Finding the Perfect Home for Sale

May 7th 2016

For most people, their homes are the largest purchases they ever make, so it pays to spend time finding one that will make you happy for years to come. The average person stays in a home for 13 years, and that's a long time to live somewhere you aren't truly happy.  

The Solutions for Finding the Right Home for Sale

Before you start shopping for a house, nail down your budget. Get the financing in place, and know what you're dealing with in terms of down payments, interest rates, closing costs and monthly payments. This will keep you from shopping for houses that won't work for you financially. 

When you get your financing pre-approved, shop within your budget. Find a realtor who has experience in the area you want to live in, as well as one who has personal ties to the community. Before you hit the trail and start house hunting, have a candid conversation with your realtor about what is essential (number of bedrooms, convenience to work, things you can't compromise on), as well as the things you'd like (a screened-in porch or fireplace, things you'd like but can live without). Be sure they understand what you're looking for. Remember, you'll almost always have to make some kind of compromise, so determine ahead of time what you're willing to live with or without and what you must have.

Give yourself plenty of time for house hunting. If you aren't rushed to get out of where you live, you'll be less likely to plunge into a decision you regret later. It's better to pay a higher rent and continue your lease month-to-month than to buy a home you aren't truly happy with in the long run.

When you find properties you like, refrain from getting too excited. Don't let your emotions overwhelm your ability to make reasonable assessments. Most house shoppers put offers on several houses before settling into one. Be willing to walk away from a bad deal, even if you love the house.

Before putting an offer on a house, spend some time on the property, as well as around the neighborhood. Go at different times of the day and week. Aside from the essentials, be sure you're happy being there. Do you like the view? Are the neighbors friendly and quiet? Does this neighborhood suit your lifestyle? Drive around and see what the community looks like (and sounds like) at midnight on Saturday, as well as at midday on Wednesday. 

Don't limit yourself to new homes. Many older homes offer more amenities at a lower cost. Also, be flexible about things that are easy to fix, such as the condition of the carpet, paint and lawn. Things you can't be flexible about are the numbers of rooms, where the home is located and the structural integrity of the house. 

Consider how your life is likely to change in the next decade or two. Buy a home you can grow in, especially if you foresee life changes, like getting married, opening a home office, having kids, moving aging parents in with you or having room for future nieces, nephews or grandchildren. Will this home work if you swap the economy car for a minivan, get a pet or decide to start a garden? 

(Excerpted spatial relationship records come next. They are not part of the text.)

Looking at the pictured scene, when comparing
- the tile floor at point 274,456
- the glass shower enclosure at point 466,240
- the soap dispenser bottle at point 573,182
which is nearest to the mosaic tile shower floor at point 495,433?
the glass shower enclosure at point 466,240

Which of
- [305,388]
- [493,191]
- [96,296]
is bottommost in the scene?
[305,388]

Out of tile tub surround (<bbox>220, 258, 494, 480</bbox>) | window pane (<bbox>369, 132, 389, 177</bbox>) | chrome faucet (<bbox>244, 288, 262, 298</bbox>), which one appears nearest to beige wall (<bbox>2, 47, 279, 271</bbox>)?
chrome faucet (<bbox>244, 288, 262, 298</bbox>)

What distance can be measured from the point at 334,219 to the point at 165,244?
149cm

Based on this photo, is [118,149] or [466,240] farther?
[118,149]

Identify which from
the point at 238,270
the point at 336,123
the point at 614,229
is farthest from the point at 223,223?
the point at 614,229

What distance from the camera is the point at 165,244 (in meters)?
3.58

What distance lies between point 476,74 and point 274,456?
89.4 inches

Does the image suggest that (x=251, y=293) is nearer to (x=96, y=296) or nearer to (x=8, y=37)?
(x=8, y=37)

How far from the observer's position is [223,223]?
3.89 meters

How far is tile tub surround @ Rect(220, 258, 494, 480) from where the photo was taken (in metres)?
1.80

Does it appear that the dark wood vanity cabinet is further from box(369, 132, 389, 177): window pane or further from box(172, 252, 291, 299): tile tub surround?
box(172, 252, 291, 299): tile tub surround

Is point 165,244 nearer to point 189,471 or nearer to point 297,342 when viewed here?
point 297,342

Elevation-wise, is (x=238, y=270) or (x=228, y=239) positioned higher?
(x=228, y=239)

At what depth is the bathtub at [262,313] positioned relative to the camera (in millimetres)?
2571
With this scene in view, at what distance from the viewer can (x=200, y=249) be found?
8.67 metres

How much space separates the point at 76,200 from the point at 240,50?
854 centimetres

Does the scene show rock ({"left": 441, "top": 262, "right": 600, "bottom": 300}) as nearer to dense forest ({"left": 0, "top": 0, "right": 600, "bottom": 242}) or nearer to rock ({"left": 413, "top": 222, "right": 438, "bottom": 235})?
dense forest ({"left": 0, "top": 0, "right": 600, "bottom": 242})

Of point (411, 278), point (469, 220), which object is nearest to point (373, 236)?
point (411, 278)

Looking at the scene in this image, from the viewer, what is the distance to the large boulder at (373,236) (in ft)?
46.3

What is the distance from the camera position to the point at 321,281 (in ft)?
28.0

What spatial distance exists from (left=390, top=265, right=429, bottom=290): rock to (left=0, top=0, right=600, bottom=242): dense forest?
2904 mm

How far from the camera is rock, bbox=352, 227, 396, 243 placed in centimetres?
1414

Tips for Finding the Ideal Home for Sale

Find a real estate agent you trust and enjoy working with. Your agent is going to be your lifeline in terms of finding good properties before everyone else does, placing bids on houses and negotiating with sellers. A good agent will also help you stay within your budget. 

Other Considerations When Looking at a Home for Sale 

Like buying diamonds, there are four Cs to consider when looking for the perfect house: cost, condition, capacity and convenience. If you keep these priorities in mind, it will help you keep your cool when a house seems perfect, yet you're overlooking some obvious flaws. Also, keeping your emotions out of the decision will help you cope when you don't get a house you've put in a bid for. Stay upbeat, and always look at houses with a critical eye. It's better to see the problems now and decide if you can live with them than to get into a money pit and lose your savings.